What you should do: Emit the line that holds "In what spatial" and all lines following it through the end of the data, verbatim, and nothing else.

Records shown:
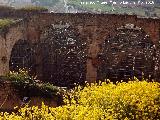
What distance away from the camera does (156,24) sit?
1026 inches

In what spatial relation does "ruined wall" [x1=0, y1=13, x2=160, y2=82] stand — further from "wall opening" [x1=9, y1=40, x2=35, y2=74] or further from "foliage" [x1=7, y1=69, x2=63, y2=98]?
"foliage" [x1=7, y1=69, x2=63, y2=98]

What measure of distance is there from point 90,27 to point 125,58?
410 centimetres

Output for this task:
In what spatial relation does "ruined wall" [x1=0, y1=13, x2=160, y2=82] stand — further from "wall opening" [x1=9, y1=40, x2=35, y2=74] or further from "foliage" [x1=7, y1=69, x2=63, y2=98]?
"foliage" [x1=7, y1=69, x2=63, y2=98]

What measure of distance is there from point 90,27 to point 125,58?
410 centimetres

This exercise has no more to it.